MUAROJAMBI, BANPOS – Dugaan kriminalisasi terhadap sejumlah petani yang merupakan anggota Serikat Tani Nelayan (STN) di Kabupaten Muaro Jambi pada Minggu (29/10), mendapat kecaman keras. Pasalnya, selain dilakukan oleh personel Polda Jambi, peristiwa itu juga diduga melibatkan salah satu dosen berinisial H.
“Ini perlakuan tidak manusiawi dari aparat. Dan ironisnya, akademisi juga ikut terlibat. Kami mengecam keras tindakan kriminalisasi ini,” kata Suluh Rifai, Ketua Umum STN, saat memberi keterangan pada awak media.
Menurut Rifai, tindakan tidak manusiawi terjadi saat beberapa petani diperlakukan seperti hewan, diikat lehernya kemudian diseret oleh aparat kepolisian dan beberapa orang dari Koperasi Fajar Pagi Plasma PT. Ricky Kurniawan Kertapersada (PT. RKK).

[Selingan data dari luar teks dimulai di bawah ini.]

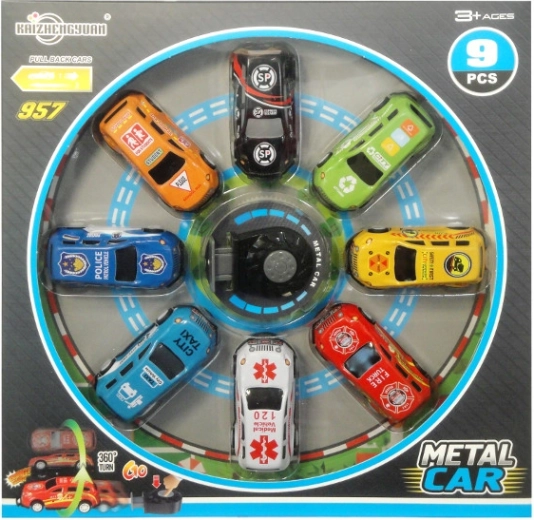 Metāla auto komplekts ar palaidēju un 360° salto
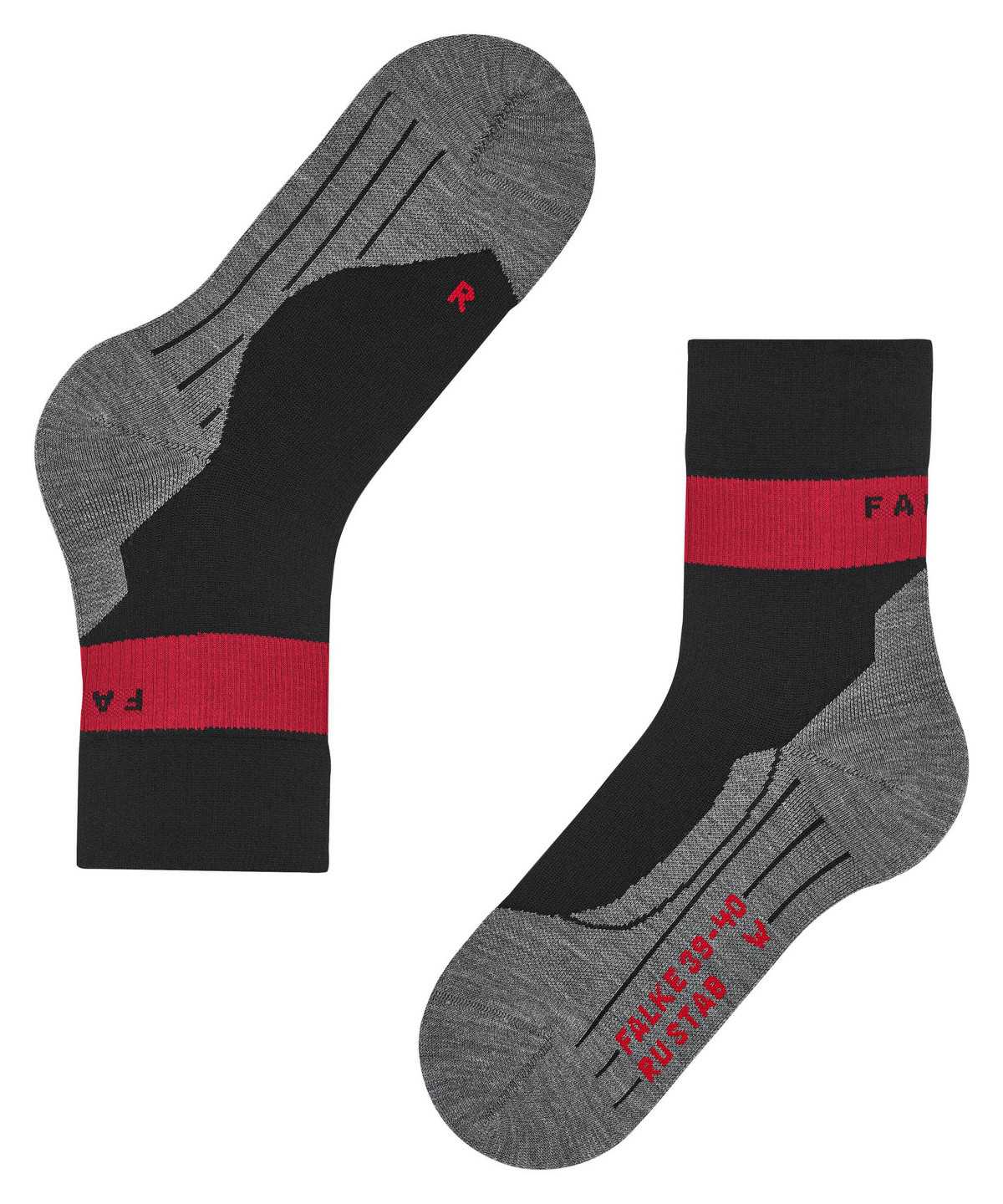 Sports Socks Falke RU Compression Stabilizing Running Socks Damskie Czarne | DJIFPV-843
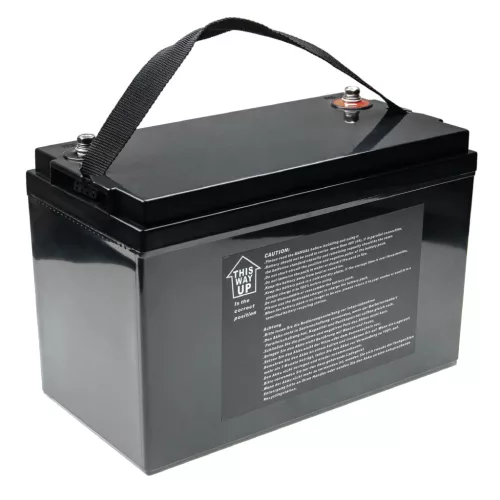 VHBW Onboard Battery for Caravans, Boats, Motorhomes, Solar Systems - 100 Ah 12.8 V LiFePO4
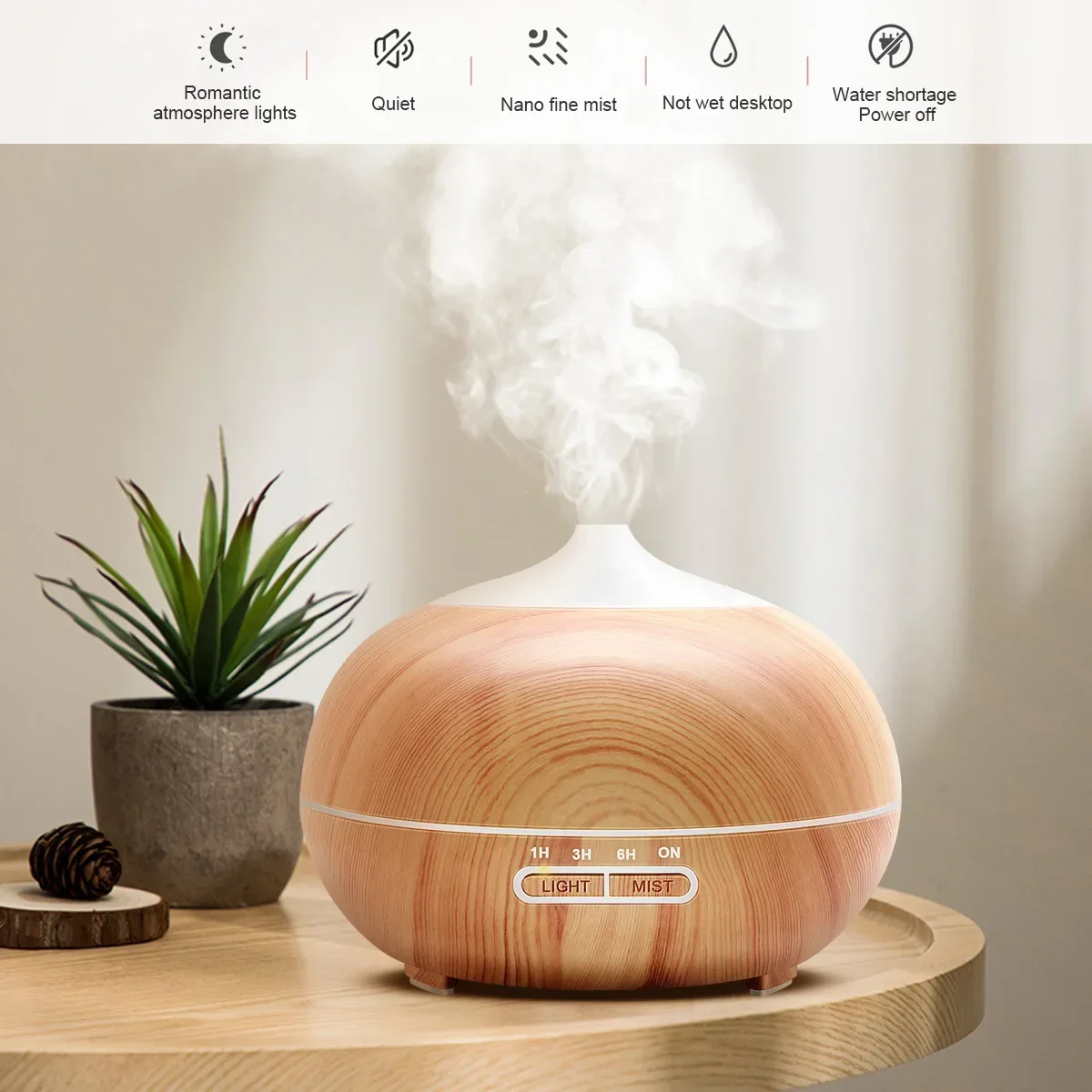 Ultrasonic Essential Oil Diffuser Ac Evaporator Humidifier For Bedroom Office Cold Aromatic Humidifier Remote Contr Aroma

Rifai sempat tak habis pikir dengan kriminalisasi yang dilakukan aparat dan oknum dosen. Padahal menurutnya, kekuasaan yang dimiliki oleh Polisi dan dosen tersebut seharusnya diabdikan untuk rakyat, bukan untuk koperasi.
“Saya sudah tak habis pikir. Polisi bukan lagi institusi pengaman rakyat. Tapi penindas rakyat. Oknum dosen ini juga sama, telah mencoreng institusi pendidikan tinggi yang seharusnya merdeka dari korporasi ini malah bernaung di ketiak korporasi,” tegas Rifai geram.
Saat diminta keterangan duduk perkara kriminalisasi petani, Rifai mengutarakan, Koperasi Fajar Pagi eks plasma PT. RKK sejak awal telah melanggar hukum dan merugikan negara hingga belasan tahun, karena telah menanam perkebunan sawit di kawasan Hutan Tanaman Industri (HTI).
Sebelumnya, PT RKK juga telah dikalahkan oleh majelis hakim di semua tingkatan bahwa yang berhak atas lahan yang diduduki PT. RKK sekarang adalah PT. WKS.
Lagi pula menurut Rifai, izin pemerintah yang diberikan kepada PT. WKS adalah konsesi Hutan Tanaman Industri (HTI).
Namun terang Rifai, PT. RKK telah menerobos hukum dan melanggar putusan PTUN dengan tetap menggunakan kawasan Hutan Tanaman Industri (HTI) dengan perkebunan sawit diatas lahan seluas 2.391 Hektar sejak tahun 2008.